Stored data
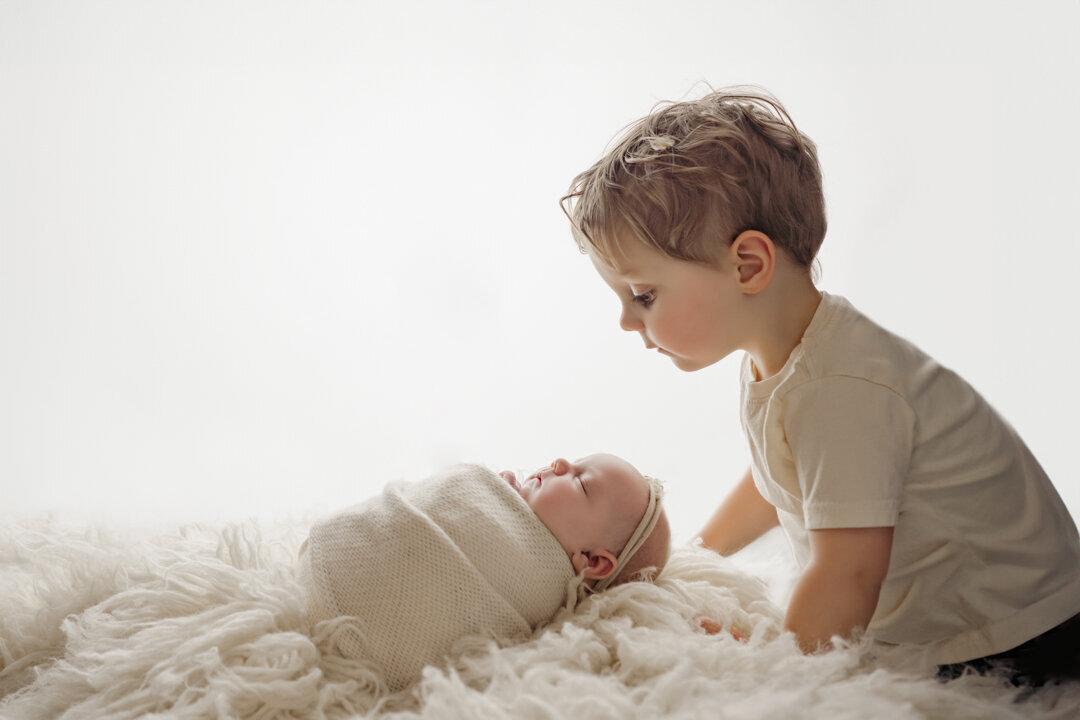 Grand Rapids Newborn Photography Big Brother Looking at Baby  by For the Love of Photography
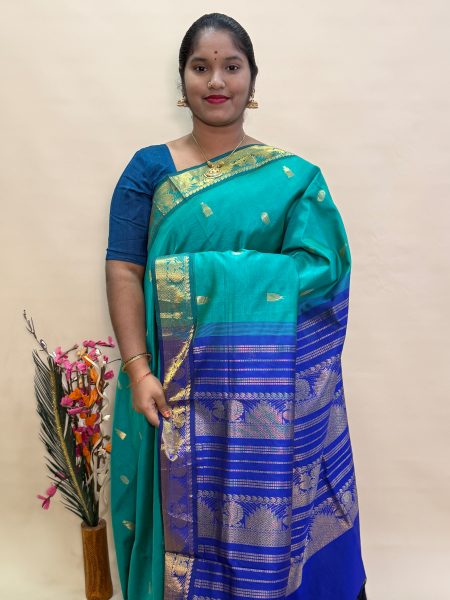 Semi Silk Cotton Buttas In Teal Green And Violet With Traditional Border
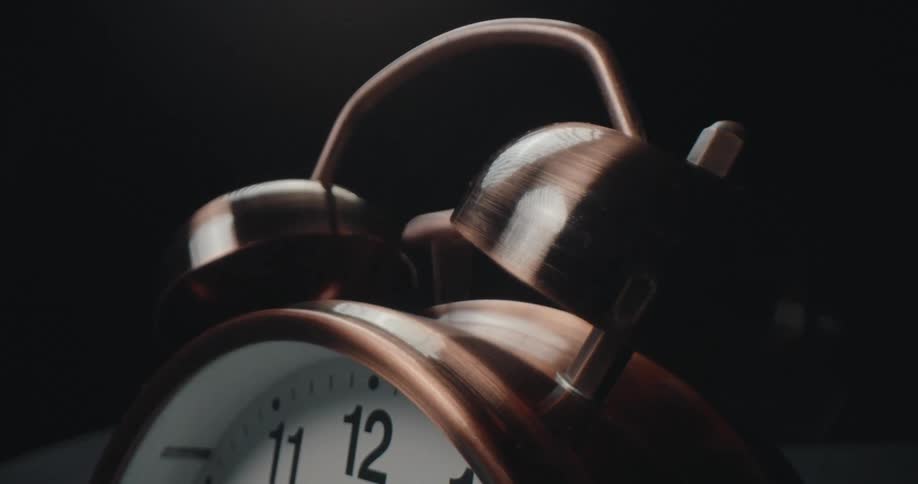 A close view of a copper twin bell alarm clock on a dark surface as its metal hammer strikes the bells rapidly against a black background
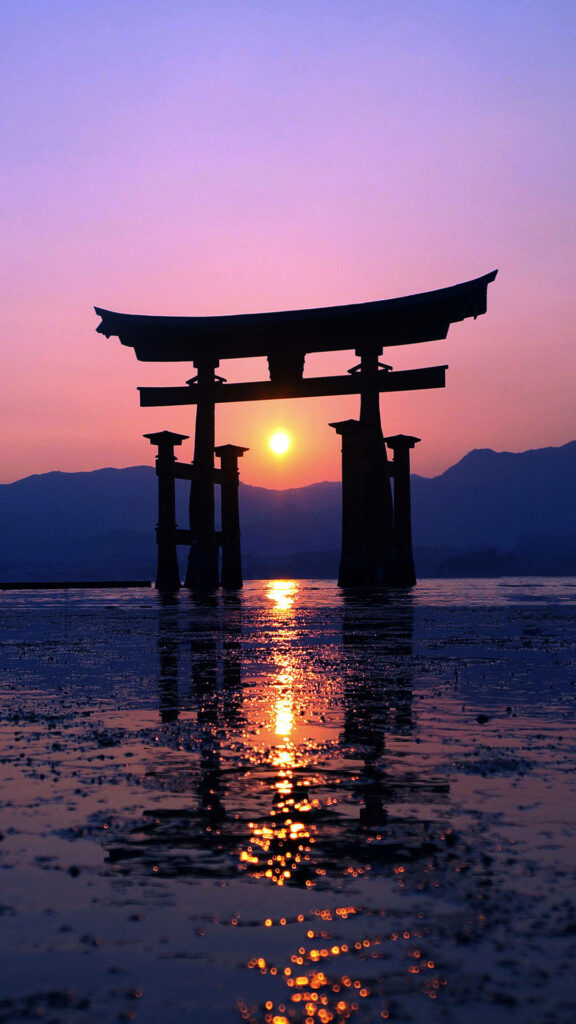 Serene Japanese Torii Gate Sunset Wallpaper for iPhone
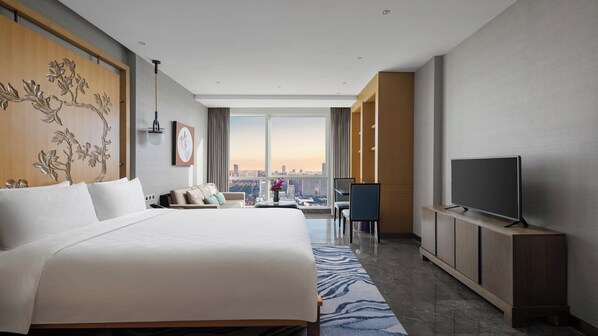 A modern hotel room with a large bed, a flat-screen TV, a seating area with a view of the city, and a large window.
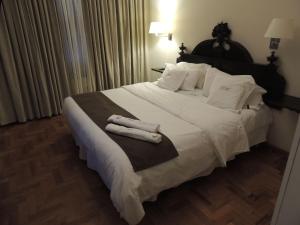 拉里奥哈GM Rooms Rental Suites的卧室配有带毛巾的大型白色床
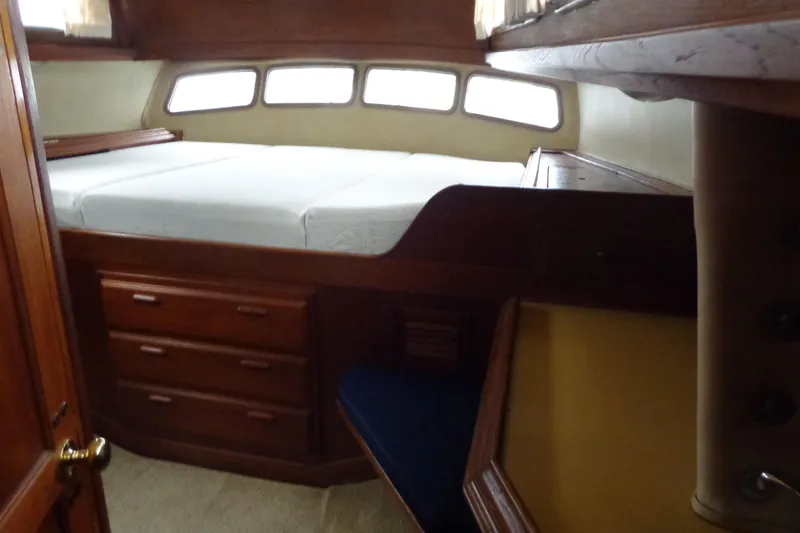 Slide: The Image of 1979 Islander Freeport Center Cockpit Ketch cabin interior with bed and wooden storage drawers. - 31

To do
Your task is to retype the lines running from the one that contains "A modern hotel" through the end of the records, and nothing else. Pictures are not part of the copy.

Result of the task
 A modern hotel room with a large bed, a flat-screen TV, a seating area with a view of the city, and a large window.
 拉里奥哈GM Rooms Rental Suites的卧室配有带毛巾的大型白色床
 Slide: The Image of 1979 Islander Freeport Center Cockpit Ketch cabin interior with bed and wooden storage drawers. - 31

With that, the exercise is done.